Capitol Police warned that Proud Boys and other groups were planning to arrive in Washington, D.C., on Jan. 6 and "unlike previous post-election protests, the targets of the pro-Trump supporters are not necessarily the counter-protesters as they were previously, but Congress itself if the target on the 6th," according to reports shown by the committee.
Update 1:35 p.m. ET:
Hutchinson's conversations leading up to Jan. 6: In response to questions from Cheney about a conversation with Rudy Giuliani on Jan. 2, Hutchinson told the panel that was the first night she was scared as planning for the rally continued.
Giuliani, Hutchinson said, told her that on Jan. 6 the president and others would go to the Capitol. Hutchinson asked Meadows about the conversation and asked him about those plans.

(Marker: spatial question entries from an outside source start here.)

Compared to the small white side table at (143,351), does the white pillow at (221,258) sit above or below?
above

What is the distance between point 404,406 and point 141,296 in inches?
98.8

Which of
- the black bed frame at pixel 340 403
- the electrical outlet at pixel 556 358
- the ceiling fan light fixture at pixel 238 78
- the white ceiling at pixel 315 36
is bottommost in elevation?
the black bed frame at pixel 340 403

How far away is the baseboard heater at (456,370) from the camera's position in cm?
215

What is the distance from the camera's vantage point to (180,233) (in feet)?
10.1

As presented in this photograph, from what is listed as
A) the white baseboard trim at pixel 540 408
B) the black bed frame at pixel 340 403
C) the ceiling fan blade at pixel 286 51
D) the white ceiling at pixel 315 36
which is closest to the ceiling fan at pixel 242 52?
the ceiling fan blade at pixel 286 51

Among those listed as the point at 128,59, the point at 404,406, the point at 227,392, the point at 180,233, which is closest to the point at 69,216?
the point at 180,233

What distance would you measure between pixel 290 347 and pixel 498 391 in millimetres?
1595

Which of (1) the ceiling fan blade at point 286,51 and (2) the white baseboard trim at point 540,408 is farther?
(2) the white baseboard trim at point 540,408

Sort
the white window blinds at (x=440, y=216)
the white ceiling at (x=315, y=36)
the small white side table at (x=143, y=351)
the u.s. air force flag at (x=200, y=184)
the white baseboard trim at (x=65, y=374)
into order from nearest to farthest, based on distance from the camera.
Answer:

"He didn't look up from his phone and said something to the effect of 'there's a lot going on, Cass, but I don't know, things might get real, real bad on Jan. 6,'" she recalled. "In the days before Jan. 2 I was apprehensive about the 6th ... when hearing Rudy's take on the 6th and Mark's response, that was the first moment that I remember feeling scared and nervous about what could happen."
In previously recorded video interviews, Hutchinson said that former Trump Director of Intelligence John Ratcliff didn't believe that the administration should be attempting to overturn the election and disagreed with the White House's handling of the post-election period.
Update 1:10 p.m. ET:
Opening statement from Vice Chair Liz Cheney: The leading Republican on the Democrat-led panel introduced Cassidy Hutchinson as the principal aide of Meadows who worked in the West wing.
Hutchinson is expected to testify on firsthand observations of Trump and his advisors' conduct on Jan. 6, and what they knew about the prospect of violence on that day. She will be questioned live and previous testimony will be seen through videos.
Opening statement from Chair Bennie Thompson: Committee Chair D-Miss., Bennie Thompson explains the purpose of the Tuesday's last-minute hearing, saying:
"The Select Committee has obtained new information dealing with what was going on in the White House on January 6th and in the days prior . . . specific, detailed information about what the former president and his top aides were doing and saying in those critical hours."
"The truth won't be buried," he added.
Update 12:45 p.m. ET:
A meeting before the hearing: Members of the Jan. 6 met in a sensitive compartmented information facility, according to two people familiar with the meeting, a secured House briefing room usually used for dealing with classified information that requires extra protection against leaks and eavesdropping technology.
Original story posted at 8:50 a.m. ET:
Cassidy Hutchinson, the Mark Meadows aide who appeared in videotaped testimony before the Jan. 6 committee last week, is the panel's surprise witness for Tuesday's hearing, NPR has confirmed.
The committee announced Monday that it would hold a hearing Tuesday "to present recently obtained evidence and receive witness testimony."
The hearing announcement was unexpected; the committee was on brief hiatus until the week of July 11.
This will be the sixth hearing for the Democrat-led committee, which has spent the last few weeks building a case around former President Donald Trump and his influence on the Jan. 6 insurrection.